体が小さすぎて観察しにくいのでしょうか。昆虫は翅がないもの、あるものに大別することができます。
トビムシには翅がありませんから、無翅昆虫類です。翅があるバッタ、チョウ、アリなどより原始的な生物だと考えられています。
トビムシ類は六脚類に分類され腹部に三対の脚をもち体節も分かれていますが、昆虫とは違う生物なのではないかともいわれます。

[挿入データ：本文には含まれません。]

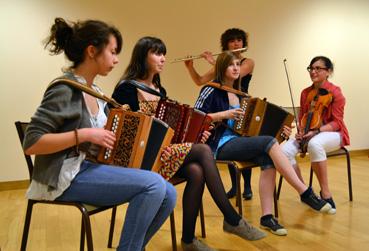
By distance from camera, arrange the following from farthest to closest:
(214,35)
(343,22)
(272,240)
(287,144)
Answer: (343,22) → (214,35) → (287,144) → (272,240)

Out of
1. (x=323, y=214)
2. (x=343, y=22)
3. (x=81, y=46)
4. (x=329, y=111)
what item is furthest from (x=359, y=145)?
(x=81, y=46)

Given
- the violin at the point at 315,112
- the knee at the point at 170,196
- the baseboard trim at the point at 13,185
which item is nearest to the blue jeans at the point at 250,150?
the violin at the point at 315,112

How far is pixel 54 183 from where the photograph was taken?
1314 mm

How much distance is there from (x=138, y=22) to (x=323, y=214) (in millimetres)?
2563

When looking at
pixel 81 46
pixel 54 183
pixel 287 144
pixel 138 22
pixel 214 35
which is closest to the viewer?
pixel 54 183

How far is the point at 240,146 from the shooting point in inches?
88.7

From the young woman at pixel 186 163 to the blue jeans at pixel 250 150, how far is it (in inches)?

ムラサキトビムシは主に菌類の周辺に発生するとされる、暗い紫色のトビムシです。
大きさは2mmくらいで体は細いですが、体節の分かれた体がややダンゴムシに似ているようにも見えます。
跳ぶトビムシ
翅がないトビムシですが、トビムシという名前からやはり飛ぶのではないかと考えられます。
トビムシは飛ぶといえば飛びます。体の小ささから予想できるように、空を飛ぶことはありません。
トビムシが飛ぶ際に使用する体の一部は跳躍器といわれます。
トビムシの跳ぶ様は、ちょっと飛び跳ねる、というような姿です。跳べて数センチです。
トビムシは敵に遇うと飛び跳ねます。前に向かって跳んでしまうので、敵から逃げられるかというとそれはわかりません。
トビムシは、臭い液体を出したり、噛みつくこともできないようです。
トビムシの跳躍について
トビムシにはほぼ必ず跳躍器がついています。他の部分は異なる点も数多いようですが、この跳躍器だけはあるようです。
やはり跳んでこそトビムシです。
脚のようにもみえる跳躍器は、柄節、茎節、端節からできています。
ふたつめの茎節が一番大きくできており、この部位がおそらくトビムシの跳躍を可能たらしめていると考えられます。
その茎節などにバネのようなものがあるのではないかともいわれ、トビムシの英名としてspring tile(バネの尻尾)などというものもあります。
また、氷上にいるトビムシは、snow flea(雪のノミ)といわれています。
しかしトビムシはノミではなく人間にも建物にも害はありません。
トビムシの害
害虫といってもその害の種類はいろいろあります。
トビムシ類は歩行害虫といわれています。
歩行害虫とは、地面をうろうろ歩く虫のことです。虫を見ただけで虫唾が走るという方も多くいることでしょう。
基本的に野外に生息しているトビムシ類が害虫となるのは、屋内の植木鉢、浴室、キッチンなど水のある湿気の多い場所に発生する場合です。
出てきたトビムシ類たちの駆除は噴射式の殺虫剤で可能です。
長雨の時期などは屋内の湿気に気をつけたり、外に出していた植木や小さいプランターなどを室内に入れる時は注意しましょう。
トビムシは土を好みますから、土にくっついて屋内に浸入することもあります。
また、家の中に傷んだ木材などがある場合、その周辺に発生することもあります。そういう場合は腐食した部分を取り除き、エアゾールを噴射します。
謎のトビムシ類
トビムシ類たちは無害です。しかし屋内で大量に発生すると、不快な害をもたらすこともあるでしょう。
屋内において発生するのは主に地下室などが多いようです。
世界中に生息し、一年中だいたいいるのですがひどく地味な生物です。